__CHALLENGE__
Starting at the line that holds "Is (x=333, y=820)", set down each line through the end of the listing, exactly as written and with nothing added.
### INPUT FOR THIS TASK ###
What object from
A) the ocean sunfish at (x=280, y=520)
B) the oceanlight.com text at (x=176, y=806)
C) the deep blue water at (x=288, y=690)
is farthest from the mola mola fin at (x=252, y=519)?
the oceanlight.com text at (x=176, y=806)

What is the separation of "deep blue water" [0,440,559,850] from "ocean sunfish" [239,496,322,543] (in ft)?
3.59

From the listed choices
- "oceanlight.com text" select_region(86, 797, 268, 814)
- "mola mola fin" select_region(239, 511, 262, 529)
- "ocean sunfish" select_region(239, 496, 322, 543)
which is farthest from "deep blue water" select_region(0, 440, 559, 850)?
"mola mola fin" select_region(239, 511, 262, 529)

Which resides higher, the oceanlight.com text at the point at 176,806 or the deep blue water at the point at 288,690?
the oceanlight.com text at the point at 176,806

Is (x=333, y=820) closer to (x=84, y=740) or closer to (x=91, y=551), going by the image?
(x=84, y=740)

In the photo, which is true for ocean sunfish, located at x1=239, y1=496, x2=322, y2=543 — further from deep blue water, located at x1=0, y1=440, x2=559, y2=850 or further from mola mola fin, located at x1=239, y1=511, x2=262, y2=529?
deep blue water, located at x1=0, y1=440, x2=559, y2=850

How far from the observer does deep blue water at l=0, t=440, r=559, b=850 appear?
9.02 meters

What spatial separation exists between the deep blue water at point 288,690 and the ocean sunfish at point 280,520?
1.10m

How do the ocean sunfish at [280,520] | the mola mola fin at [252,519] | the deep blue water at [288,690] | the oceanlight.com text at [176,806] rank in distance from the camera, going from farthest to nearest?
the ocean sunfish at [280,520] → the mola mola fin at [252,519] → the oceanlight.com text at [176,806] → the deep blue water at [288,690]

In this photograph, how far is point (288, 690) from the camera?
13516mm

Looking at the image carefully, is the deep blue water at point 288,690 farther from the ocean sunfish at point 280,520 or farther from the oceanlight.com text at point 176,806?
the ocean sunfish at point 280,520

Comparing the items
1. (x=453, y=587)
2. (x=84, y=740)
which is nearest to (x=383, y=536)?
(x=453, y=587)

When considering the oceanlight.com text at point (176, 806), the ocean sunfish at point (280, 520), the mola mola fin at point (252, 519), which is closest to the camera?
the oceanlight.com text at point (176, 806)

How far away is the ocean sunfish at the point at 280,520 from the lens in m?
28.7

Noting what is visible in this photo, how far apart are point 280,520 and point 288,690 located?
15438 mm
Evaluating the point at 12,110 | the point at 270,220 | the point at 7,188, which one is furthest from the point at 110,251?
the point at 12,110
###
__ANSWER TO THE PROBLEM__
Is (x=333, y=820) closer to (x=84, y=740) or closer to (x=91, y=551), going by the image?
(x=84, y=740)

In the photo, which is true for ocean sunfish, located at x1=239, y1=496, x2=322, y2=543 — further from deep blue water, located at x1=0, y1=440, x2=559, y2=850 or further from mola mola fin, located at x1=239, y1=511, x2=262, y2=529?
deep blue water, located at x1=0, y1=440, x2=559, y2=850

How far from the observer does deep blue water at l=0, t=440, r=559, b=850 appear?
9.02 meters

What spatial separation exists between the deep blue water at point 288,690 and the ocean sunfish at point 280,520?
1.10m

How do the ocean sunfish at [280,520] | the mola mola fin at [252,519] | the deep blue water at [288,690] | the oceanlight.com text at [176,806] rank in distance from the camera, going from farthest to nearest?
the ocean sunfish at [280,520] → the mola mola fin at [252,519] → the oceanlight.com text at [176,806] → the deep blue water at [288,690]

In this photograph, how far is point (288, 690) from the camera?
13516mm

Looking at the image carefully, is the deep blue water at point 288,690 farther from the ocean sunfish at point 280,520 or farther from the oceanlight.com text at point 176,806?
the ocean sunfish at point 280,520

Comparing the items
1. (x=453, y=587)
2. (x=84, y=740)
which is nearest to (x=383, y=536)?
(x=453, y=587)

When considering the oceanlight.com text at point (176, 806), the ocean sunfish at point (280, 520), the mola mola fin at point (252, 519), which is closest to the camera?
the oceanlight.com text at point (176, 806)

How far away is the ocean sunfish at the point at 280,520 from the lens in m?
28.7

Noting what is visible in this photo, how far apart are point 280,520 and point 288,690 located?
15438 mm
Evaluating the point at 12,110 | the point at 270,220 | the point at 7,188, which one is furthest from the point at 110,251?
the point at 12,110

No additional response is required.